_EXTRACTO_
--- --- ---

MEDIAFLOWS / OPINIÓN

¿Por qué la desinformación no se va a acabar a corto plazo?

1/10/2021 - 

Porque no interesa. Porque detrás hay rédito económico y político. Porque el estado de caos y confusión informativa permite que todo sea mentira y todo sea verdad; y eso siempre es un escenario perfecto para poder dirigir la opinión. Esa sería la respuesta corta (y quizá algo cínica, pero bastante realista).

¿Cómo se puede parar la desinformación? No hay una fórmula mágica, un protocolo estable que desarticule un relato alternativo disgregado y diseminado en la red. Pero si hubiera una voluntad real de controlar esta situación, habría una ejecución mucho más clara y rápida; como fue por ejemplo la famosa ley mordaza o el marco que permite la vigilancia para desarticular redes de organizaciones terroristas. En el imaginario colectivo -y en la realidad- está la creencia de que todo en internet es rastreable y que deja huella. Que si haces algo ilegal, te van a localizar. Sin embargo, más allá de los casos que descubre la prensa, no se conoce una desarticulación de una red especializada en diseminar desinformación -y las hay-.

--- --- ---

_LISTADO_
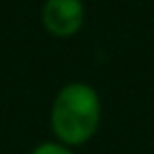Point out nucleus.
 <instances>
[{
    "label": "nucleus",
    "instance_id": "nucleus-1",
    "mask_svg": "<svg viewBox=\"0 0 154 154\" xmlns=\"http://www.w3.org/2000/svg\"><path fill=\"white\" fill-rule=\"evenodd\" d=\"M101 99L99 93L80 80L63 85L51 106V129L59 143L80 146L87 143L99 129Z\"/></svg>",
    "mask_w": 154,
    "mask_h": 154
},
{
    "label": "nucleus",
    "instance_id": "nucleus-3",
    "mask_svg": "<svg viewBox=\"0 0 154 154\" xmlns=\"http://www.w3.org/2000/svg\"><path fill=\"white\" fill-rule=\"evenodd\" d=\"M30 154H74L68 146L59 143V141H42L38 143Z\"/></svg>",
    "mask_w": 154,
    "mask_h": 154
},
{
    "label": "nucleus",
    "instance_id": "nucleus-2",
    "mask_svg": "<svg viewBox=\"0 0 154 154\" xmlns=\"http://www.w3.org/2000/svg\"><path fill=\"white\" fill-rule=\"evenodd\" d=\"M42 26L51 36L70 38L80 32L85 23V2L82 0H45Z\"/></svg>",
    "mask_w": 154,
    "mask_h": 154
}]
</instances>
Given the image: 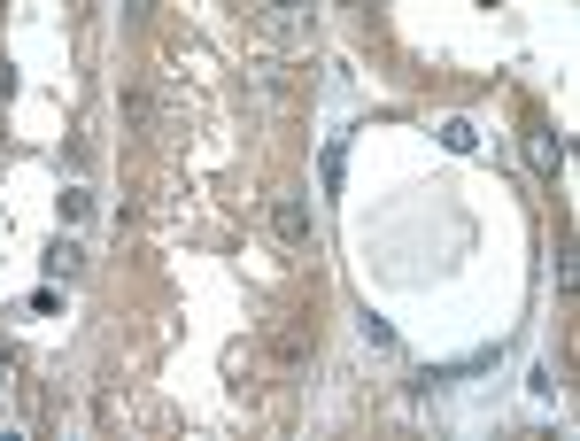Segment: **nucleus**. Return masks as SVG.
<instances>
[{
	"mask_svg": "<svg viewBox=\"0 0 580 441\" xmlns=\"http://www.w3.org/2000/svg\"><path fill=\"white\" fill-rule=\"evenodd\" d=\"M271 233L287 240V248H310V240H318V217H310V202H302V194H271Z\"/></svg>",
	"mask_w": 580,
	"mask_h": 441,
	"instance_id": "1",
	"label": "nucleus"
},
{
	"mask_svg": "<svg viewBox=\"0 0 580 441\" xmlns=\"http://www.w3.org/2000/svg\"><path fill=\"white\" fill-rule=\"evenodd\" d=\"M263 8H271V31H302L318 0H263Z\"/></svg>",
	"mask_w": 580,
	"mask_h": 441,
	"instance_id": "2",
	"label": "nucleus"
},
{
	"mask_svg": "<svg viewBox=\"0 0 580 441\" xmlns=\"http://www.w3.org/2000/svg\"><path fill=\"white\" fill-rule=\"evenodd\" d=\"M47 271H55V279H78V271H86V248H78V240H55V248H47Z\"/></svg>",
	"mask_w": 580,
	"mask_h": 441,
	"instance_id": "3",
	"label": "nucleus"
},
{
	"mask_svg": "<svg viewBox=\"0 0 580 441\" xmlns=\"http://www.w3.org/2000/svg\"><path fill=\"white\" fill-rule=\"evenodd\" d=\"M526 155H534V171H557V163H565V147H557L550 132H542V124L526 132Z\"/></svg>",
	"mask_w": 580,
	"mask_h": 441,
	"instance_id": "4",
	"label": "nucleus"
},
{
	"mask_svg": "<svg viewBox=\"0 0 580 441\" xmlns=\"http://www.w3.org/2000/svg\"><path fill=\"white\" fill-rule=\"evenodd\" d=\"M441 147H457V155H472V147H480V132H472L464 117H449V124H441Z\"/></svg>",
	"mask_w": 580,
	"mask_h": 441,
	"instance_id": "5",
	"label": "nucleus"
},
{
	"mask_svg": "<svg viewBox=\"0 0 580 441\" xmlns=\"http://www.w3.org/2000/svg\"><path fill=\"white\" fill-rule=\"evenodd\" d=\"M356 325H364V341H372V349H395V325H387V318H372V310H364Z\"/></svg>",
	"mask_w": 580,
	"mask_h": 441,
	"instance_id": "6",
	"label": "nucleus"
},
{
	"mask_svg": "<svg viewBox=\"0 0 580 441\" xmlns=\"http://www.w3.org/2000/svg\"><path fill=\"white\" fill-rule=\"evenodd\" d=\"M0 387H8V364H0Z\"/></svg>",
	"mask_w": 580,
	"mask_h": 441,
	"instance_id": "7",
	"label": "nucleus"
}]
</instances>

--- --- ---

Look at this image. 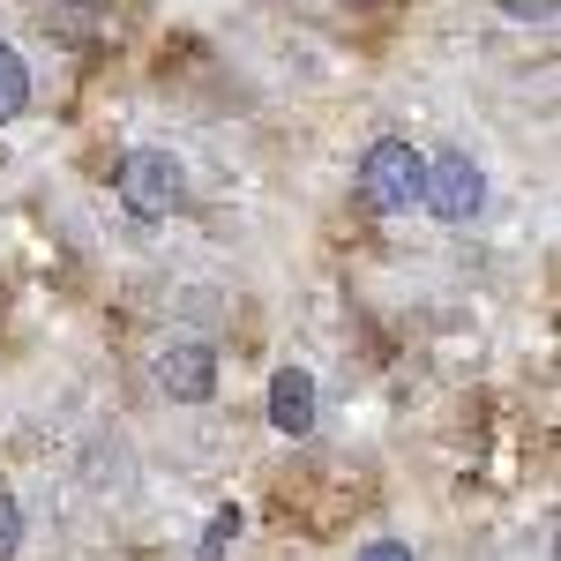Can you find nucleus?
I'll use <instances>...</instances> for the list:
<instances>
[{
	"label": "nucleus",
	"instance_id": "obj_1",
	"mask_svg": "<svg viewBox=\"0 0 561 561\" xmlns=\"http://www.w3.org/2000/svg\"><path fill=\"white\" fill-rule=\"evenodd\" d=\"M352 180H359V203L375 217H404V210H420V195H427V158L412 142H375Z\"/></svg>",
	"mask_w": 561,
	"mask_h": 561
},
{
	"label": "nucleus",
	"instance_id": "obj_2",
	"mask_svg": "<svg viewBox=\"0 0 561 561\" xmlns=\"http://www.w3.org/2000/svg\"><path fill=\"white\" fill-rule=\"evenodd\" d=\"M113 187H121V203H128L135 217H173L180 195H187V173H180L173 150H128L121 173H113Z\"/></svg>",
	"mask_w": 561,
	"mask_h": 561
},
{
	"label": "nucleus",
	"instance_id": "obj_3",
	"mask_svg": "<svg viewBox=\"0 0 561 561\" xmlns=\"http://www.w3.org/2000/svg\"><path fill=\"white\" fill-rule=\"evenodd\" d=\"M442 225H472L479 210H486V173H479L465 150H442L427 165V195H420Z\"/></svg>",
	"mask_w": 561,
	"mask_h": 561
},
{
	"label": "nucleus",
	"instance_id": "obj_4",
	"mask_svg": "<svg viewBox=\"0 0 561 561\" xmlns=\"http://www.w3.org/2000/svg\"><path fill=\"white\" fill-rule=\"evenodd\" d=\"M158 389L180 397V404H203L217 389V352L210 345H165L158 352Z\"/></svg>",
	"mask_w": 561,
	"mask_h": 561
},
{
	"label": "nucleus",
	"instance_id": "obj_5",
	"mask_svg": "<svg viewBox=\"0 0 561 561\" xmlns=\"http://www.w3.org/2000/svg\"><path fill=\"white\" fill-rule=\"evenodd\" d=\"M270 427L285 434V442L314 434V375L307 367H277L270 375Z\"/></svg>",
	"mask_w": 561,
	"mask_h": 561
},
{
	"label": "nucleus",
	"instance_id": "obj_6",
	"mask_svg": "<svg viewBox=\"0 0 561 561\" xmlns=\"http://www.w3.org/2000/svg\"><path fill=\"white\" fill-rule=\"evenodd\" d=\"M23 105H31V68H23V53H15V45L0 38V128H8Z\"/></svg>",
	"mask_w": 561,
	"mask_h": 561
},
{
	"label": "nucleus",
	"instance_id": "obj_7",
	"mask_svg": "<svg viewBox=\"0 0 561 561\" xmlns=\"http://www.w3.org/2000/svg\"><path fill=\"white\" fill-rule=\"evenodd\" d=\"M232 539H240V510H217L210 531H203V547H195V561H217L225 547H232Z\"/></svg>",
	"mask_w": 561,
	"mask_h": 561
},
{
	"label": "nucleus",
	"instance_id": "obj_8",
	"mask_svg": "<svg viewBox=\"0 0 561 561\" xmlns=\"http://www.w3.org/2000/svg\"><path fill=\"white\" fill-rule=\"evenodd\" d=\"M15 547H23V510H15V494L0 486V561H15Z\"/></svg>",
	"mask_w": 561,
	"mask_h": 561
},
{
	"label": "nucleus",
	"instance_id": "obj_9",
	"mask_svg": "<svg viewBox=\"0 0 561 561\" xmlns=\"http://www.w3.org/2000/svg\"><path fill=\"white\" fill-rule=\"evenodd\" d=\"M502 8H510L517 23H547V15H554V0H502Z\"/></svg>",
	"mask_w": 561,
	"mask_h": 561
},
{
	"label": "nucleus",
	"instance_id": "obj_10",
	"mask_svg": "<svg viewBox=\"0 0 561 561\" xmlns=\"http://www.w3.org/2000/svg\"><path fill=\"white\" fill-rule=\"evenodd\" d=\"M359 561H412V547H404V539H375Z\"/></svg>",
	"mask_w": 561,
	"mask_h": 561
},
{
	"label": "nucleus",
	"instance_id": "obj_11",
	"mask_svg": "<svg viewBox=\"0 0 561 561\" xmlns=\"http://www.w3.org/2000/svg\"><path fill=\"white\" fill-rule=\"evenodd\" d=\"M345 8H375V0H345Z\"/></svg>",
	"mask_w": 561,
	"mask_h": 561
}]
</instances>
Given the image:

--- --- ---

_TAREAS_
A – Según el extracto, ¿qué dos casos se citan como ejemplo de una ejecución clara y rápida cuando hay voluntad real?
B – Actualice el pasaje del extracto que comienza en "Porque no interesa." y termina en "pero bastante realista).", poniendo "desorden" en lugar de "caos".
C – Indique si cada afirmación concuerda con el extracto: (i) existe una fórmula mágica para parar la desinformación; (ii) detrás de la desinformación hay rédito económico y político; (iii) se conoce la desarticulación de alguna red especializada en diseminar desinformación.

_RESULTADOS_
A – La famosa ley mordaza y el marco que permite la vigilancia para desarticular redes de organizaciones terroristas.

B –
Porque no interesa. Porque detrás hay rédito económico y político. Porque el estado de desorden y confusión informativa permite que todo sea mentira y todo sea verdad; y eso siempre es un escenario perfecto para poder dirigir la opinión. Esa sería la respuesta corta (y quizá algo cínica, pero bastante realista).

C –
(i) No: "No hay una fórmula mágica".
(ii) Sí: "Porque detrás hay rédito económico y político."
(iii) No: "no se conoce una desarticulación de una red especializada en diseminar desinformación".